A voler mettere in fila tutti i focolai che alimentano il disordine mondiale ne risulterebbe una lista sicuramente non corta e, purtroppo, in costante espansione. Si va dall’instabilità politica di molti Paesi alle crescenti disuguaglianze sociali, dalla fragilità di molte economie all’insostenibilità dell’attuale modello di sviluppo fino alla moltiplicazione di conflitti armati, molti dei quali segnati dall’esplosione di attentati terroristici.
Sembrano lontani anni luce i tempi in cui si sperava e progettava un “nuovo ordine mondiale” quando, all’indomani della “guerra fredda” e degli “equilibri del terrore”, garantiti da smisurati arsenali nucleari in grado di distruggere il pianeta, si apriva una stagione di ampliamento delle democrazie nel mondo e la prospettiva di una possibile pace universale, al punto che qualcuno parlò di “fine della storia” e del trionfo finale del capitalismo.
Correvano gli anni ’90 e l’Europa era al centro di queste speranze: era caduto il Muro di Berlino, la Germania si era finalmente riunificata e molti Paesi dell’Europa centrale e orientale avevano ritrovato la loro indipendenza e con essa il ritorno alla vita democratica e al libero mercato.

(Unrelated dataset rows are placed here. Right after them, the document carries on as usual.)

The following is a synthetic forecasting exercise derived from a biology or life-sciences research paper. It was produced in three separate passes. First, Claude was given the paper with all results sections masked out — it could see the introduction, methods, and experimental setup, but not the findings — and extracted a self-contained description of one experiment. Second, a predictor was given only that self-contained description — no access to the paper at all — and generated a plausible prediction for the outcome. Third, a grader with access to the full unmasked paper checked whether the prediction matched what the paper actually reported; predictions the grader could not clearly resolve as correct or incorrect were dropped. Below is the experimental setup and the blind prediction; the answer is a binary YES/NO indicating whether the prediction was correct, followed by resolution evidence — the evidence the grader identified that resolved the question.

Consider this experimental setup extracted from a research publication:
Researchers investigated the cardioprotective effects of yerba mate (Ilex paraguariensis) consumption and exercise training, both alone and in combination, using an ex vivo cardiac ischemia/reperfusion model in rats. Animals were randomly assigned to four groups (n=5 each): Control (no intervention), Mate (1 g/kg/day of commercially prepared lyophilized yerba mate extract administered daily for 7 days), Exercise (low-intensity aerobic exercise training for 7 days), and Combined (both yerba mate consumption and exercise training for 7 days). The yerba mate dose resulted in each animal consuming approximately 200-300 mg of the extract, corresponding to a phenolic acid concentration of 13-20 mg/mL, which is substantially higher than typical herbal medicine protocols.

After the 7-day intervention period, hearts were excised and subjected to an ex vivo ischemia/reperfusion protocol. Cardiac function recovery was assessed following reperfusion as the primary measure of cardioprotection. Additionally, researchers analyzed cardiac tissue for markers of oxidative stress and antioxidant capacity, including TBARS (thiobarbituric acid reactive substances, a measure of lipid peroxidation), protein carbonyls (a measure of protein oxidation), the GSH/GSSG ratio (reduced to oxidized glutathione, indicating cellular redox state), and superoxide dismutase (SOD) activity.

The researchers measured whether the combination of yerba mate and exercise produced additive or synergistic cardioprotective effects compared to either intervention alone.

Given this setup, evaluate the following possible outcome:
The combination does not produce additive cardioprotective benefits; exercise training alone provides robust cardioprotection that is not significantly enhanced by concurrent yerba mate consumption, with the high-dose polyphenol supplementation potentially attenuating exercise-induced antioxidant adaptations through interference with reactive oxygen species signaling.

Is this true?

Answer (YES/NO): YES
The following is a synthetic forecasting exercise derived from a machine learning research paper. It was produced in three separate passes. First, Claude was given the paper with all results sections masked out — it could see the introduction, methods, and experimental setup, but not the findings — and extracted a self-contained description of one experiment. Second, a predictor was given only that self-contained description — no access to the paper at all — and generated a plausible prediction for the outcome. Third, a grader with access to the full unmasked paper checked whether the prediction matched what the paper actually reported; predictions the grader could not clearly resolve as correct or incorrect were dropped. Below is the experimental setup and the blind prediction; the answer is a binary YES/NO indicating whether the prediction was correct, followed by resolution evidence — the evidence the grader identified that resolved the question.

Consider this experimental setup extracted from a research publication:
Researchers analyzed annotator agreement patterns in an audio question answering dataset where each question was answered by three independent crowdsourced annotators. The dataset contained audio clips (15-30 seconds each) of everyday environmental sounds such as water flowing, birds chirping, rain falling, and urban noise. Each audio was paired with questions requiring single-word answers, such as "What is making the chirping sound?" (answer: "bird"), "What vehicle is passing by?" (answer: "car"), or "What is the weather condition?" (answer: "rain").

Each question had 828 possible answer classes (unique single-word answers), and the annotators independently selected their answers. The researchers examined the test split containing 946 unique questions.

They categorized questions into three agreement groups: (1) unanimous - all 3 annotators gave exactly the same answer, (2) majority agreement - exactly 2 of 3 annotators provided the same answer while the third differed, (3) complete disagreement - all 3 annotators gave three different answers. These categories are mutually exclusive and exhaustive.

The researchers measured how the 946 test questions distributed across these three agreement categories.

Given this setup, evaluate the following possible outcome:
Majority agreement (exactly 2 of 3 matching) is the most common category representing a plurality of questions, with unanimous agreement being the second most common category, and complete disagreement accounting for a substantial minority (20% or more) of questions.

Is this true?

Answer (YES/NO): NO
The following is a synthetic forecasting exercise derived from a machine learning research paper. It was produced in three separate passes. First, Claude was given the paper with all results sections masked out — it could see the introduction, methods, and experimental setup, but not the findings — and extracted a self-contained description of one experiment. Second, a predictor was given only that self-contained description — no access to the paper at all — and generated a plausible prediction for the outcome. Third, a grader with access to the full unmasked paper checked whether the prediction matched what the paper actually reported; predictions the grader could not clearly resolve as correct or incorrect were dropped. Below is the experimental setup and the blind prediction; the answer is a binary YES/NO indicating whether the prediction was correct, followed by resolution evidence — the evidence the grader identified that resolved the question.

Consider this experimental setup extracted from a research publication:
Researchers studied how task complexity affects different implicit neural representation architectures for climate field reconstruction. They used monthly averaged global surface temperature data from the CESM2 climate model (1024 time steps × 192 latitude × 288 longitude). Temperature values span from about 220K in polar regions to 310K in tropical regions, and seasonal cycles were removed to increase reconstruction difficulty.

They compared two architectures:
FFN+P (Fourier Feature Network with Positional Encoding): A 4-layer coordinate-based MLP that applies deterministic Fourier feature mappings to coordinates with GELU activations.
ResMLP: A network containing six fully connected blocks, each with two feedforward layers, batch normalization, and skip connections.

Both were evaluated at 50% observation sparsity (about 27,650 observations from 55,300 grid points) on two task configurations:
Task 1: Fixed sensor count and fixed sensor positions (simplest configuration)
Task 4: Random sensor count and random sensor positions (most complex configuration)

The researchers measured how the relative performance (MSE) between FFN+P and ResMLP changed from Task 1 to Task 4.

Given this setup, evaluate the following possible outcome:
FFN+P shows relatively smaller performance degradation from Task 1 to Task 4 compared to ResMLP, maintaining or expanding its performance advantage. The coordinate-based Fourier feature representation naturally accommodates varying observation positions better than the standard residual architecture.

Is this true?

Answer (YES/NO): YES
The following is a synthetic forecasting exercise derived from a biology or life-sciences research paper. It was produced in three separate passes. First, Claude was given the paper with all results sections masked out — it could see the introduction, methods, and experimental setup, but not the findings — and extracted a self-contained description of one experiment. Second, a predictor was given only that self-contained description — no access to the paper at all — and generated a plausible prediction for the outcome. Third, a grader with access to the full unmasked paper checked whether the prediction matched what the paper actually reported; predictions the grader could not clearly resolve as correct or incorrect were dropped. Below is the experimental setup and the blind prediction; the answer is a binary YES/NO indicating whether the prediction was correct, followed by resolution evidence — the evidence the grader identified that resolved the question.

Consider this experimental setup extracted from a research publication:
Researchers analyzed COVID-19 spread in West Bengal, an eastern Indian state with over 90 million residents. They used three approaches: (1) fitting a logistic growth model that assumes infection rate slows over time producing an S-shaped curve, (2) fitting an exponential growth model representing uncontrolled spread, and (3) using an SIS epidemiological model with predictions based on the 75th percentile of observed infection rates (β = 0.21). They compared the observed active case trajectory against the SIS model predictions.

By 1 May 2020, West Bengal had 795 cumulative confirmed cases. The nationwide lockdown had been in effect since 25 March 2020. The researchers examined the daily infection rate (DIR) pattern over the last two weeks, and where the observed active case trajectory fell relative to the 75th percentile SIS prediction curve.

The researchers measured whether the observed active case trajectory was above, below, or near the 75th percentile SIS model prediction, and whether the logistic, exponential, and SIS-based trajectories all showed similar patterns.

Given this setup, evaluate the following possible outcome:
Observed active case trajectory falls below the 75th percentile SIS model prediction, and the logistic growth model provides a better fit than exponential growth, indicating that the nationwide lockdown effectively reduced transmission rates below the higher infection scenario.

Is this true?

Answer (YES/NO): NO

Fu allora che prese forma un più ambizioso progetto di integrazione europea: dopo la realizzazione, quasi completa, del mercato unico nel 1992, fu la volta, in quello stesso anno, del Trattato di Maastricht con l’avvio del processo verso la moneta unica e l’instaurazione della cittadinanza europea e cominciarono i preparativi per il grande allargamento a Est che si sarebbe realizzato nel 2004 e poi negli anni successivi.
Durò tuttavia soltanto un decennio la stagione delle speranze, bruscamente interrotta nel 2001 dagli attentati alle Torri gemelle di New York, seguiti da quelli di Madrid nel 2004 e di Londra nel 2005 per poi entrare nella turbolenza di una crisi, prima finanziaria e poi economica e sociale, a partire dal 2008. A contribuire poi a tarpare ulteriormente le ali a un’Unione Europea, che già stentava a decollare, arrivò la doccia fredda dei due referendum, francese e olandese, che nel 2015 bloccarono il progetto di Costituzione europea.
Inerme, o quasi, di fronte a queste sfide cui non era preparata, l’UE sprofondò nella gestione corrente, persino al di sotto di quanto le avrebbe consentito l’entrata in vigore, a fine 2009, del Trattato di Lisbona che riprendeva in parte le ambizioni del defunto progetto di Costituzione europea, ricco di buoni propositi ma inadeguato sui nuovi fronti caldi dell’economia (la Grecia è tutt’altro che guarita e anche la Finlandia non sta tanto bene), della politica estera e di sicurezza e delle politiche migratorie.
In queste condizioni oggi vive – o vegeta come può – l’Unione Europea, alla quale i Trattati assegnavano l’obiettivo di perseguire una “unione sempre più stretta”, un traguardo ancora lontano che ora la Gran Bretagna vorrebbe cancellare, minacciando in caso contrario di lasciare l’UE in occasione dell’imminente referendum voluto da David Cameron.
E mentre la Manica continua ad allargarsi, due altri Paesi importanti per l’UE e la sua storia, Francia e Germania, vivono al proprio interno congiunture politiche difficili, che finiranno per riversarsi sulla già precaria salute dell’Europa. L’esito del voto amministrativo francese, se confermato dai ballottaggi, avrà un impatto pesante sulle elezioni presidenziali del 2017, consegnando il Paese a forze politiche ostili o tiepide di fronte al processo di integrazione europea e alle già deboli politiche di solidarietà e di coesione nell’UE. Un rischio che potrebbe correre anche la Germania con le elezioni regionali del 2016 e quelle per la Cancelleria nel 2017, con la prospettiva scoraggiare ulteriormente i politici tedeschi dall’accelerare sulla strada verso l’integrazione politica, almeno parziale, dell’Europa.
E poco può fare per rianimare l’Europa l’Italia, in preda anch’essa alla crescita di populismi e pulsioni euroscettiche cui daranno fiato le vicende politiche francesi e tedesche e le turbolenze in provenienza da oltre Manica. Per chi sogna “più Europa” è il momento di allacciare le cinture e sperare che passi la nottata.